[Stated exercise]
Place the lines of the entries into a Markdown table with the columns Row and Line, starting at the line that contains "What is the quantified" and continuing through the last line of the entries. Number each row and leave out blank lines.

— start Records for this exercise —

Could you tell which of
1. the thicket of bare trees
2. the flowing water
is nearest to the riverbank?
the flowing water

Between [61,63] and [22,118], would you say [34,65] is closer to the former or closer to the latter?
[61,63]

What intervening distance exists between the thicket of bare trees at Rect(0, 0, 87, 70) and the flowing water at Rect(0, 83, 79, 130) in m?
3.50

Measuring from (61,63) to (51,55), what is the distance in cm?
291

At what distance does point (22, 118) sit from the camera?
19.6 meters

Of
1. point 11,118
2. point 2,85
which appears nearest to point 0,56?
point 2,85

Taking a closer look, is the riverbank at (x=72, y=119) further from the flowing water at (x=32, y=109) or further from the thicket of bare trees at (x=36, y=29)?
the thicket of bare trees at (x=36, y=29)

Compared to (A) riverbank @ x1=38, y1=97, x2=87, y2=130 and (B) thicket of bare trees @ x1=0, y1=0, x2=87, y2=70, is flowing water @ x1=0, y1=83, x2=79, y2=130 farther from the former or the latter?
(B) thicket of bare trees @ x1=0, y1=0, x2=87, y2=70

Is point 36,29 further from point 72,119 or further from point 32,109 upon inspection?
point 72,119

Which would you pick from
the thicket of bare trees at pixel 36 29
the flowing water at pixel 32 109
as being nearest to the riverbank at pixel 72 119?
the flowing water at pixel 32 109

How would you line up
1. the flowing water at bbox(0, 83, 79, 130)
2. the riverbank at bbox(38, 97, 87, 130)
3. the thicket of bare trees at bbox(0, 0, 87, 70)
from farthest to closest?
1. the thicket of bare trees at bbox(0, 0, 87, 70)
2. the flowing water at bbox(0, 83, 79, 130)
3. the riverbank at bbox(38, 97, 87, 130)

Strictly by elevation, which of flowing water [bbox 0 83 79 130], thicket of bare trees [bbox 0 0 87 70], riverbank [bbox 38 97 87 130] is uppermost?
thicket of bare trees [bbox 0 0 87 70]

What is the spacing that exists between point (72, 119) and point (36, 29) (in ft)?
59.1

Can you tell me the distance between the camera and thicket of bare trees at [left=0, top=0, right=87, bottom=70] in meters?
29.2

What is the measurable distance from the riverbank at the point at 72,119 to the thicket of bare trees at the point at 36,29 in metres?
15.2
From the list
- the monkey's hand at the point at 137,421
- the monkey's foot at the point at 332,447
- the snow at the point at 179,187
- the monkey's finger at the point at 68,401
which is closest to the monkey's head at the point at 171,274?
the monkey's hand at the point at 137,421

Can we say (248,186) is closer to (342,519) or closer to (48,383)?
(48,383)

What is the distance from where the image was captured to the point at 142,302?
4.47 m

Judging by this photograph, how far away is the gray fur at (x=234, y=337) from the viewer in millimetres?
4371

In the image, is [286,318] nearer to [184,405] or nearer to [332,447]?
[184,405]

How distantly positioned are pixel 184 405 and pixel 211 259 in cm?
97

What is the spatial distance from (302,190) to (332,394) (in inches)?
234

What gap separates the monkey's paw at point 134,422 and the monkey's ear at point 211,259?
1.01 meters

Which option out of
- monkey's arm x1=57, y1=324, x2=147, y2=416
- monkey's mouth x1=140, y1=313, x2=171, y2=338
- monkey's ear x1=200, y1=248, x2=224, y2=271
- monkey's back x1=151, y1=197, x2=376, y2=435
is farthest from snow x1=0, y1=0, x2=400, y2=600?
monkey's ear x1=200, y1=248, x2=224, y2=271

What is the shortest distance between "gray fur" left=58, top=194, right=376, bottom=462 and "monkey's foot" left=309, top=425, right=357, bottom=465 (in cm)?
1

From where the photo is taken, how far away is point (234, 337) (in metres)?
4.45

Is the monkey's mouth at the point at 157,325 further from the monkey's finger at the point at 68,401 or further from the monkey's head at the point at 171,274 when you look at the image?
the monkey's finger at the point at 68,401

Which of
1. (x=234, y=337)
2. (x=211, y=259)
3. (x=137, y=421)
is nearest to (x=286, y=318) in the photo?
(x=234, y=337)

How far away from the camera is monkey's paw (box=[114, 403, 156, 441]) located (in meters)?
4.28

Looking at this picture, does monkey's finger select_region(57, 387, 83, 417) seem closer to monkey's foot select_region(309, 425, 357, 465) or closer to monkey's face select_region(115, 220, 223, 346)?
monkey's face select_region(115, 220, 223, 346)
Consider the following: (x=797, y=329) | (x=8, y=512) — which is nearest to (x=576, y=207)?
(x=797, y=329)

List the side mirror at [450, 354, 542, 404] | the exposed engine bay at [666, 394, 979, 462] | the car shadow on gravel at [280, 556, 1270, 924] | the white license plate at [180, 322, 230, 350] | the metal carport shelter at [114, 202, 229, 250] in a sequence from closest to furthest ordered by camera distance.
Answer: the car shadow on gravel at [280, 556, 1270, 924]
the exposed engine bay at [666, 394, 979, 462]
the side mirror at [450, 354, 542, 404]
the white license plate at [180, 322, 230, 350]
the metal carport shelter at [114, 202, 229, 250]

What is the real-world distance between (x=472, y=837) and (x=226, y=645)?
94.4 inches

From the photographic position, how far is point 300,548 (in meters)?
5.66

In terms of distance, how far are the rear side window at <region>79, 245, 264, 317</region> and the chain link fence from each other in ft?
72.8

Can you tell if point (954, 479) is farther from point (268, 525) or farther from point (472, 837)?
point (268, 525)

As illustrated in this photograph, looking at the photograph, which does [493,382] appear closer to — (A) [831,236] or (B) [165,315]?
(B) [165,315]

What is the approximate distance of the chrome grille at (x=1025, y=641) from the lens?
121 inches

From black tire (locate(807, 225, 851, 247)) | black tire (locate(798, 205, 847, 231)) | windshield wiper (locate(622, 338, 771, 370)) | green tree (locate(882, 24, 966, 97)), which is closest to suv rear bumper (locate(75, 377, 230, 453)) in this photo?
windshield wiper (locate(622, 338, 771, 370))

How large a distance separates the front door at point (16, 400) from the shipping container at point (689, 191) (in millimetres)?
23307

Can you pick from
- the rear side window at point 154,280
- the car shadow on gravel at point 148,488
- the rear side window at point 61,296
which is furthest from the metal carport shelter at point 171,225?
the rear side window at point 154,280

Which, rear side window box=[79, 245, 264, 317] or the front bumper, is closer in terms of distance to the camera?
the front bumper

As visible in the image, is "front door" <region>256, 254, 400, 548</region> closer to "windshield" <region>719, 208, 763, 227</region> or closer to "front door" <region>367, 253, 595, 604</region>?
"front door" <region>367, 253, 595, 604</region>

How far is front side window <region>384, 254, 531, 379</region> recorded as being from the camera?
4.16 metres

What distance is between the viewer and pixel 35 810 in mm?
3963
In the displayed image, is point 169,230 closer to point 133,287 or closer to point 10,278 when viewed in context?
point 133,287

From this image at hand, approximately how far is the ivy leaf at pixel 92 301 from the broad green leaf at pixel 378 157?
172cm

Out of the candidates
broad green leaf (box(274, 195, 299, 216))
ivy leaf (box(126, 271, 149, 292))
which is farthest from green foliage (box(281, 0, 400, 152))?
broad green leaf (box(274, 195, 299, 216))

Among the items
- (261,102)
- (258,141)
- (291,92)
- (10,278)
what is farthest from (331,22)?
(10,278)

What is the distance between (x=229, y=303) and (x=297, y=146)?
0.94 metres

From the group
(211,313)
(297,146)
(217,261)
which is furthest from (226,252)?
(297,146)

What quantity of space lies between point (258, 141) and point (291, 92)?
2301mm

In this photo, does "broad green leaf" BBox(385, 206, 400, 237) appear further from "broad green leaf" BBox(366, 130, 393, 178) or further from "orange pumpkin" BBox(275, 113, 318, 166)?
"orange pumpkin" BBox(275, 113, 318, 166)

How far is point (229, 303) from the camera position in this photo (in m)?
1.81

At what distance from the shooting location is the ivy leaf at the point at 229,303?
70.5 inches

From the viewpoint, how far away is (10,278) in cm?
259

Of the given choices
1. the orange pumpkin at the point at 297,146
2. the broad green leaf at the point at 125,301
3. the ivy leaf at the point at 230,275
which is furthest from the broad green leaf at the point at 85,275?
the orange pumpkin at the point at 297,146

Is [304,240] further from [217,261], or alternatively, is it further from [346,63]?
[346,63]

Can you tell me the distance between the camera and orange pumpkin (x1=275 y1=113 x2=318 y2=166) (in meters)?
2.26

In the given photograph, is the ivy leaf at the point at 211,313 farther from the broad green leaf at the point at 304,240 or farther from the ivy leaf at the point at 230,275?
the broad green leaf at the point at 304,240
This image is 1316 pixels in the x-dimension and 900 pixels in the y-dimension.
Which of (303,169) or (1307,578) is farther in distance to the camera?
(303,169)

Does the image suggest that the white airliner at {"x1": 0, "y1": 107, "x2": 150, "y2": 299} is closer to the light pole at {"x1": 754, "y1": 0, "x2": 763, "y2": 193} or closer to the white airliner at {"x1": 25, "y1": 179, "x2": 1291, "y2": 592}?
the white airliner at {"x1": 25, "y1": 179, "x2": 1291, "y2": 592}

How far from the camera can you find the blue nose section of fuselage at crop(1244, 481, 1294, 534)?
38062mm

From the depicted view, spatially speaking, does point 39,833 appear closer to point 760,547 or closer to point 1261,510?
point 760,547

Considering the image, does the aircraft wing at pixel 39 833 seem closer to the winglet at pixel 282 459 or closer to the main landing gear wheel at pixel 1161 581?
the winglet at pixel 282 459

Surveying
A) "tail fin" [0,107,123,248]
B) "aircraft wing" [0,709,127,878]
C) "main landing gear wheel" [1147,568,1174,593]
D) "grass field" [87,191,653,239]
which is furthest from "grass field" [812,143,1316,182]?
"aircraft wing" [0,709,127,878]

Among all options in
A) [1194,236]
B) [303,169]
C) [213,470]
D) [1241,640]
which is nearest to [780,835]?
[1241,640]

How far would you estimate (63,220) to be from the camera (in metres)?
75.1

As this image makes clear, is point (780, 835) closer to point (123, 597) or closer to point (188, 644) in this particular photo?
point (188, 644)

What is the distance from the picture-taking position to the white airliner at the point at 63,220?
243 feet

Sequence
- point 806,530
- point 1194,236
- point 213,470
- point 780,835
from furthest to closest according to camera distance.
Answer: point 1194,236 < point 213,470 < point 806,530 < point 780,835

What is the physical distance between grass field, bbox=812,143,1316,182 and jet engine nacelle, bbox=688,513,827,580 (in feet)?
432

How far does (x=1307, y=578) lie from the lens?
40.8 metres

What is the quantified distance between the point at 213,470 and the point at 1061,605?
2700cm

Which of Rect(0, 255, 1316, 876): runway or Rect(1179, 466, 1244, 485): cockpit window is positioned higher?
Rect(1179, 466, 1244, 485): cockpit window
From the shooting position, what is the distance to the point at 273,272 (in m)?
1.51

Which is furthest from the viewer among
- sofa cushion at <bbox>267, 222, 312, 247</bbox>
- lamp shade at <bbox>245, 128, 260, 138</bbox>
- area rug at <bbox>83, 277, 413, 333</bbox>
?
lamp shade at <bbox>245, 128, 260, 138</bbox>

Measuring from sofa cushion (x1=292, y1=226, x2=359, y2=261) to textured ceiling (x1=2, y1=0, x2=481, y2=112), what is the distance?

— end Records for this exercise —

[Solved problem]
| Row | Line |
|---|---|
| 1 | What is the quantified distance between the point at 213,470 and the point at 1061,605? |
| 2 | 2700cm |
| 3 | Which of Rect(0, 255, 1316, 876): runway or Rect(1179, 466, 1244, 485): cockpit window is positioned higher? |
| 4 | Rect(1179, 466, 1244, 485): cockpit window |
| 5 | From the shooting position, what is the distance to the point at 273,272 (in m)? |
| 6 | 1.51 |
| 7 | Which is furthest from the viewer among |
| 8 | - sofa cushion at <bbox>267, 222, 312, 247</bbox> |
| 9 | - lamp shade at <bbox>245, 128, 260, 138</bbox> |
| 10 | - area rug at <bbox>83, 277, 413, 333</bbox> |
| 11 | ? |
| 12 | lamp shade at <bbox>245, 128, 260, 138</bbox> |
| 13 | Measuring from sofa cushion (x1=292, y1=226, x2=359, y2=261) to textured ceiling (x1=2, y1=0, x2=481, y2=112), what is the distance? |